27 Feb GTA – Global Tree Assessment
GTA – Completing the Global Tree Assessment worldwide
Partner: BGCI – Botanic Gardens Conservation International
Years: 2015-2027
Since 2015, Botanic Gardens Conservation International (BGCI), with the support of Fondation Franklinia, has been coordinating the Global Tree Assessment, which assesses the extinction risk of all the world’s tree species through the IUCN Red List. Documenting the conservation status of a group of nearly 60’000 species is the largest initiative in the history of the IUCN Red List of Threatened Species. It represents a Herculean effort by hundreds of individuals, coordinated by BGCI and the IUCN Species Survival Commission.

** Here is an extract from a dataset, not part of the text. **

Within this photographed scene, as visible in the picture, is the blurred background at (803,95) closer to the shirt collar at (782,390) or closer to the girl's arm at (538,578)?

The Global Tree Assessment (GTA) aims to ensure that conservation assessments for all tree species are available to policy makers and conservation practitioners. Intensive research has been carried out in recent years to compile information on the extinction risk of the world’s 58’497 tree species. We now know that 30% of tree species are threatened with extinction. Preliminary results are available in the flagship State of the World’s Trees publication. The GTA was made possible by a global network of more than 100 institutional partners and over 1000 experts.

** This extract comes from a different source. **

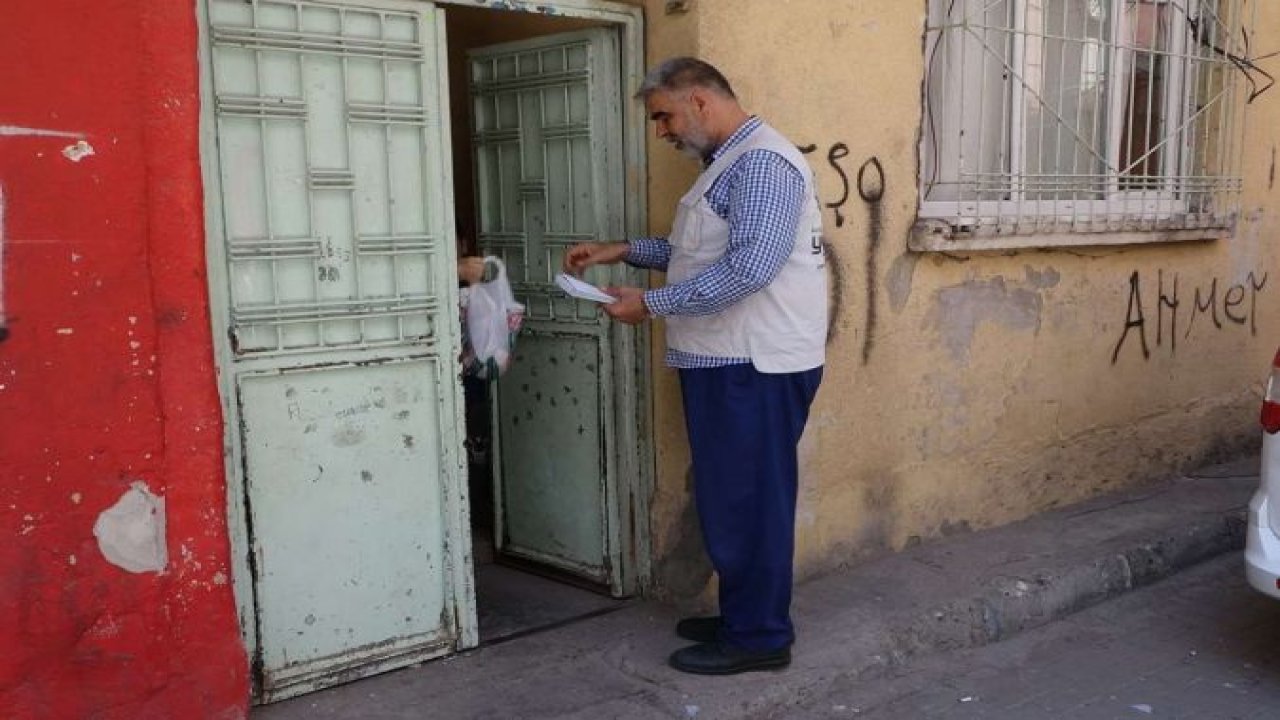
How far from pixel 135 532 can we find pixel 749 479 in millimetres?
1647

The first phases of the GTA have assessed the conservation status of over 80% of known tree species. Trees now represent 25% of all assessments available on the IUCN Red List. For the current phase (2024-2027), BGCI will produce 2’000 tree assessments annually, covering i) newly described species (and other taxonomic updates), ii) out-of-date assessments, and iii) species where new data have become available that warrant a re-assessment.
The project will also ensure that the extinction risk assessments of trees on the IUCN Red List are expanded and kept up to date, and that the information generated by the GTA is communicated, mobilised and integrated into conservation planning and action. Thanks to this work, conservation actions should be implemented where they are most needed, resulting in zero tree extinctions.